368 bare per non dimenticare. Lampedusa undici anni dopo

Articolo di Franco Lannino

Io ho assistito al nascere del flusso migratorio nel mediterraneo. Nell’ottobre del 1992 arrivò, per la prima volta nella storia, un barcone con 71 stranieri clandestini (così allora furono battezzati) provenienti dalla Tunisia. Si dichiararono tunisini, ma nessuno lo ha potuto mai appurare con certezza dato che tutti e settantuno avevano buttato in mare i loro documenti di identità. A Lampedusa arrivavano alla spicciolata, piccole barche con sette – otto clandestini alla volta che entravano direttamente in porto. Gli isolani facevano a gara per accoglierli e rifocillarli, non c’era un centro di accoglienza, solo la parrocchia, una piccola stazione dei carabinieri e un manipolo di uomini della guardia di Finanza che non sapeva letteralmente che pesci pigliare. Questi clandestini raccoglievano i soldi per pagarsi un biglietto per imbarcarsi sulla nave per Porto Empedocle e “mimetizzarsi” sul territorio italiano. Poi arrivarono i somali e gli eritrei. Vennero pure dal centr’Africa, (erano quelli “neri, neri” che venivano dal Ghana e dalla Nigeria). Poi c’erano quelli che venivano dall’Asia, India, Pakistan e Sri Lanka per lo più.

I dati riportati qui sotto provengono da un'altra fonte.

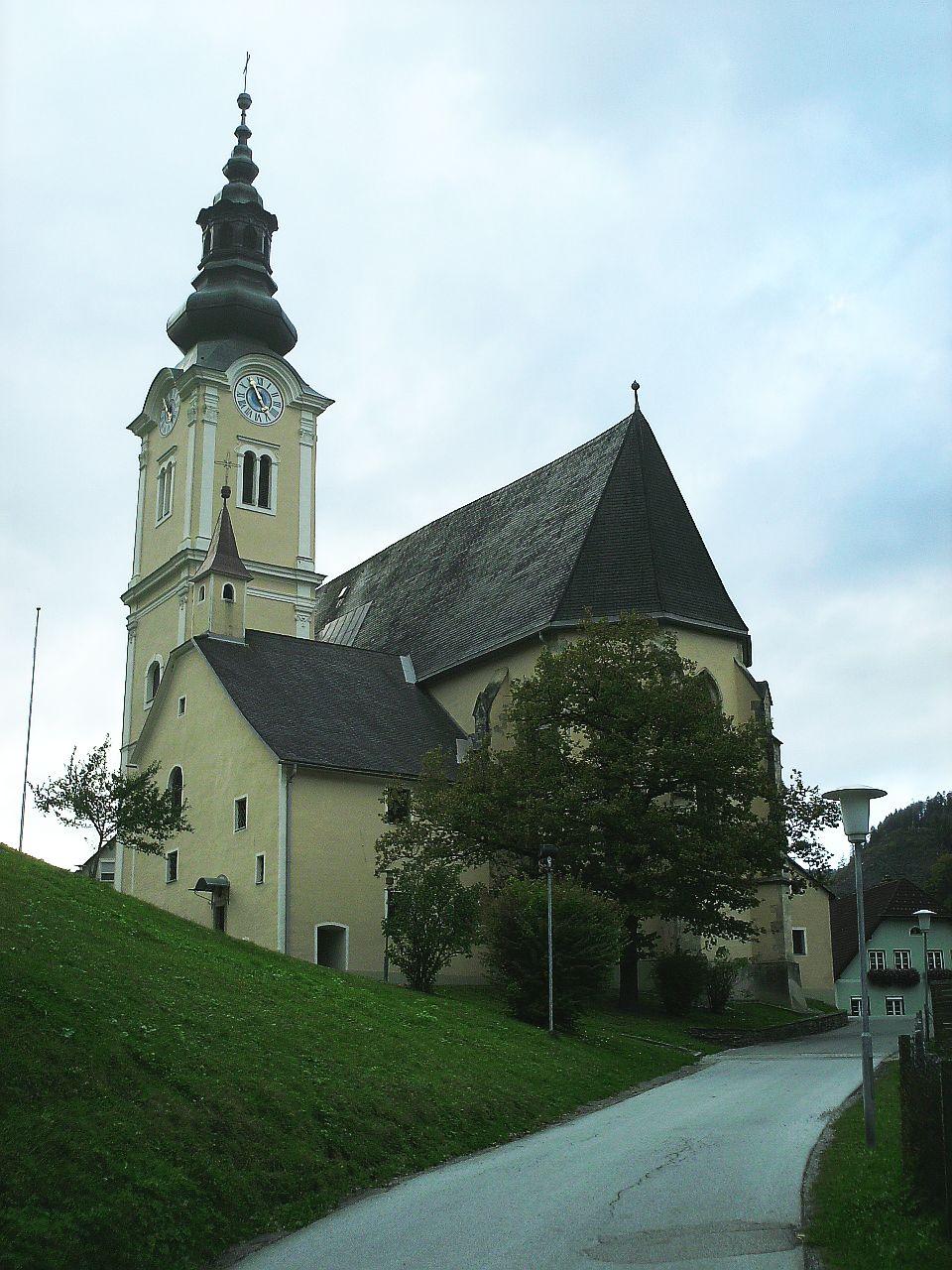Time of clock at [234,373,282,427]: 4:55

Gli sbarchi si fecero più massicci, e fu allora che lo Stato italiano capì che qualcosa su quell’avamposto andava organizzato. Arrivò la polizia e la protezione civile. Fu messo su un centro di accoglienza improvvisato. Poi cominciarono i naufragi. Fu un crescendo continuo. Anno dopo anno. Decine, centinaia e migliaia di morti. Non li contavamo più. Non faceva più notizia. Io e gli altri colleghi fotoreporter eravamo stufi delle trasferte sulla grande isola pelagica. Ci logoravano. A Lampedusa sai quando arrivi ma non sai quando te ne puoi tornare a casa a causa del maltempo. Il record lo feci nell’inverno del 2006. Otto lunghissimi giorni bloccato senza fare nulla su quello scoglio sperduto in mezzo al mediterraneo. Andai avanti, fino a quando nel 2013 atterrai sull’isola a “raccogliere” 368 cadaveri messi allineati nel palazzetto dello sport. Era il tre ottobre e per me fu l’ultima volta. Tornai a casa sconvolto. Da quel momento non sono andato mai più su quell’isola “maledetta”. Non mi occupai più di migranti. Da quell’anno cominciai a occuparmi di gatti.